Wabah epidemi HIV pada tahun 1980-an, dan krisis penyakit sapi gila berikutnya, semakin memicu kebutuhan akan pengganti darah yang aman. Para investor dalam industri bioteknologi berharap tentang pengembangan pengganti darah, yang didorong oleh berbagai faktor, termasuk meningkatnya permintaan dan menurunnya jumlah donor. Baru-baru ini, DARPA mengumumkan pendanaan untuk sejumlah universitas dan laboratorium untuk melakukan penelitian tentang darah sintetis, dan uji klinis di masa mendatang diharapkan akan dimulai antara tahun 2028 dan 2030.
Saat ini, para peneliti berfokus pada dua jenis pengganti darah: pembawa oksigen berbasis hemoglobin (HBOC) dan emulsi perfluorokarbon. Alternatif ini dirancang untuk menyediakan kemampuan transportasi oksigen alternatif dalam situasi darurat untuk menanggapi kebutuhan transfusi darah.

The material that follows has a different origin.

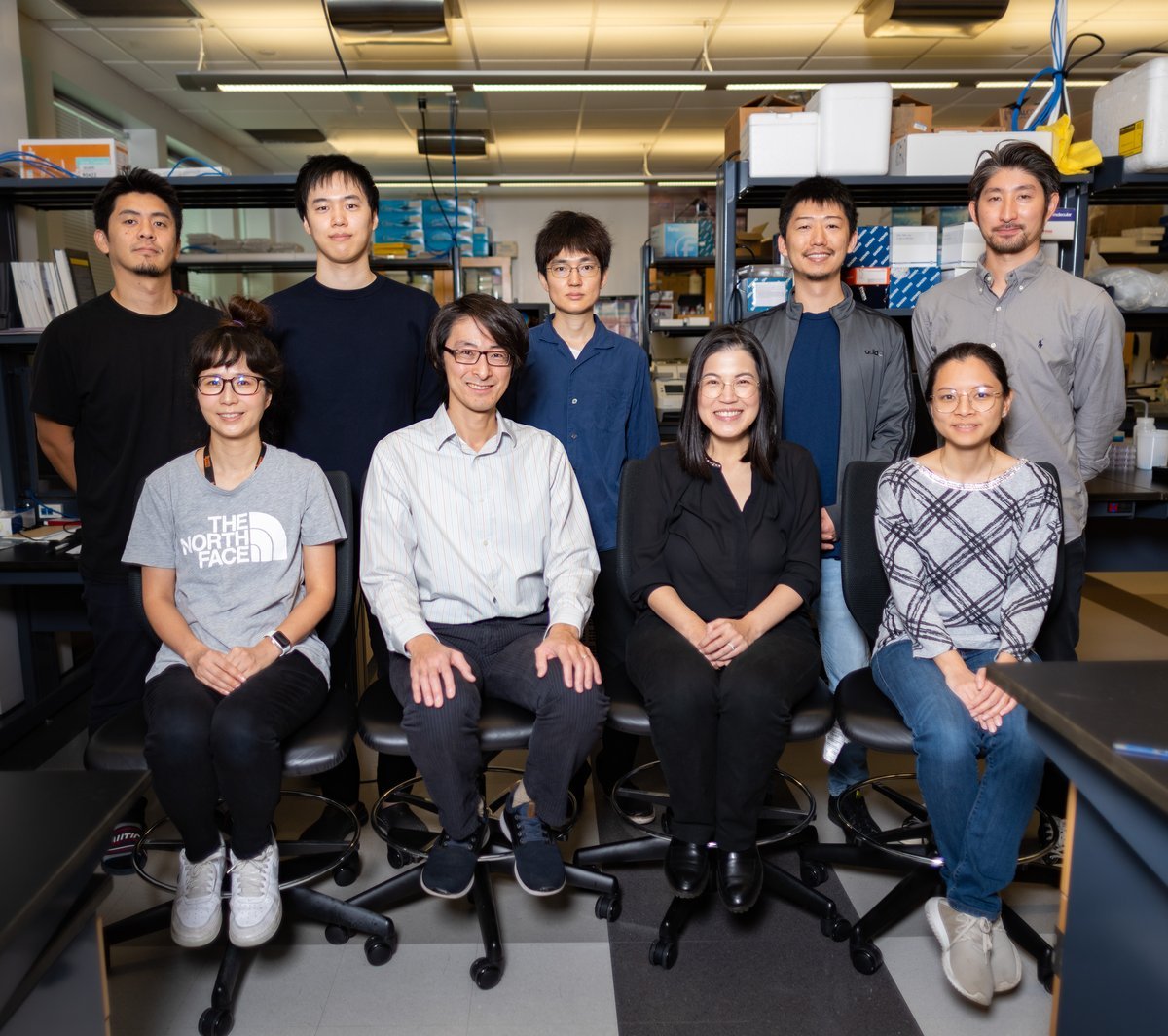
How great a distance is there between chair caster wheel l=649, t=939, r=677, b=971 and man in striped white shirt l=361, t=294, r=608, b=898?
0.89ft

Produk berbasis hemoglobin saat ini menghadapi beberapa tantangan, termasuk keamanan, efektivitas, dan potensi efek samping.
Perfluorokarbon tidak larut dalam air, sehingga perlu dibuat menjadi emulsi, yang ditambahkan dengan antibiotik, vitamin, nutrisi, dan komponen lain selama penggunaan. Partikel perfluorokarbon ini mampu membawa oksigen dalam jumlah yang lebih tinggi dan memiliki diameter yang lebih kecil yang dapat mengalir melalui kapiler kecil, membantu jaringan yang rusak mendapatkan oksigen. Namun, produk tersebut masih menghadapi tantangan dalam penggunaan klinis, dan FDA menarik persetujuannya terhadap Fluosol pada tahun 1994 karena komplikasi penyimpanan dan penggunaannya serta risiko yang terkait dengan komplikasi seperti edema paru.

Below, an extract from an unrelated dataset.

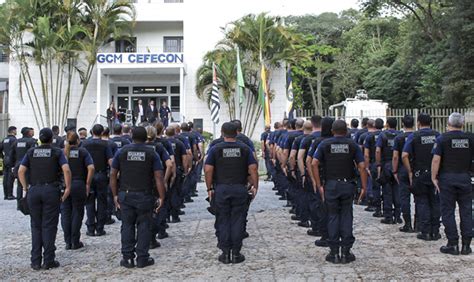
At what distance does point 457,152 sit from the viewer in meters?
7.58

Sebaliknya, pembawa oksigen berbasis hemoglobin (HBOC) menghadapi lebih banyak masalah selama pengembangan. Produk-produk ini perlu mengatasi toksisitas hemoglobin itu sendiri, karena afinitas oksigen hemoglobin bebas terlalu tinggi, sehingga tidak dapat secara efektif memasok oksigen ke jaringan. Selain itu, beberapa produk HBOC yang dicoba dalam uji klinis menghadapi berbagai tingkat kegagalan, yang menyebabkan perusahaan terkait menyatakan bangkrut atau menarik pengembangan produk.

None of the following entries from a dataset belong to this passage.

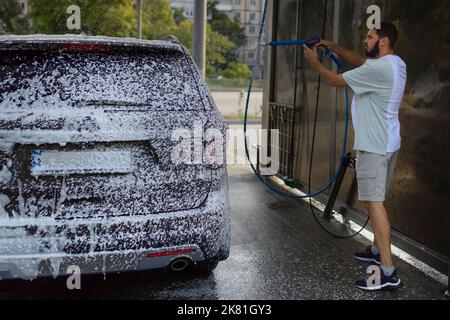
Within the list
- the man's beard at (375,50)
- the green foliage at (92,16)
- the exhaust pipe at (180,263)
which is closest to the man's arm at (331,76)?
the man's beard at (375,50)

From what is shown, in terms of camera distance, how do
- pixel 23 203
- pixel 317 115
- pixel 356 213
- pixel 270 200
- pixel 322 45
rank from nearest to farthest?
pixel 23 203 < pixel 322 45 < pixel 356 213 < pixel 317 115 < pixel 270 200

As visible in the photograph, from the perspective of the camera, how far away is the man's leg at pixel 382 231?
4586 millimetres

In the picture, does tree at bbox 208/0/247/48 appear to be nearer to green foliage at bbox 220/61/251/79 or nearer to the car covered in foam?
green foliage at bbox 220/61/251/79

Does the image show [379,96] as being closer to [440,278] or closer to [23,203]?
[440,278]

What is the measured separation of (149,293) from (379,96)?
2.24 meters

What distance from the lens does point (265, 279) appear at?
188 inches

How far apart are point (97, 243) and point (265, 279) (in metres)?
1.68

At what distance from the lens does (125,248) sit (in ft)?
11.9

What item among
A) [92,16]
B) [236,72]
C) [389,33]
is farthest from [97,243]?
[236,72]

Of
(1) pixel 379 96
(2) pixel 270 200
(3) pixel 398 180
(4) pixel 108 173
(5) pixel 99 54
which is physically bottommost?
(2) pixel 270 200

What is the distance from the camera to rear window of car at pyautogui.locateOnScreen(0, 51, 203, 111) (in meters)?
3.61

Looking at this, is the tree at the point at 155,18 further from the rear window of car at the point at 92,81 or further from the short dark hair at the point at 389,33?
the rear window of car at the point at 92,81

Pada tahun 2009, FDA menolak produk HBOC dari Northfield Laboratories, yang pada akhirnya menyebabkan perusahaan tersebut bangkrut.
Dalam beberapa tahun terakhir, para ilmuwan telah mulai menggunakan sel punca untuk menghasilkan darah yang dapat ditransfusikan. Teknologi ini dapat secara signifikan mengurangi biaya produksi unit darah dan menyediakan pengganti untuk berbagai golongan darah. Sel punca yang diekstrak dari darah tali pusat ini dapat berhasil menghasilkan sel darah merah dengan fungsi normal setelah serangkaian kultur dan perawatan biokimia, yang memiliki potensi besar.
Meskipun pengembangan pengganti darah saat ini menghadapi banyak tantangan, upaya para ilmuwan membawa harapan bagi masa depan perawatan medis. Penelitian tentang pengganti darah bukan hanya terobosan ilmiah, tetapi juga dapat menyelamatkan banyak nyawa di masa perang, bencana, dan tingginya angka penyakit menular. Oleh karena itu, keberhasilan pengembangan pengganti darah yang tersedia secara universal di masa depan akan berdampak besar pada komunitas medis. Apakah kita siap untuk perubahan revolusioner ini?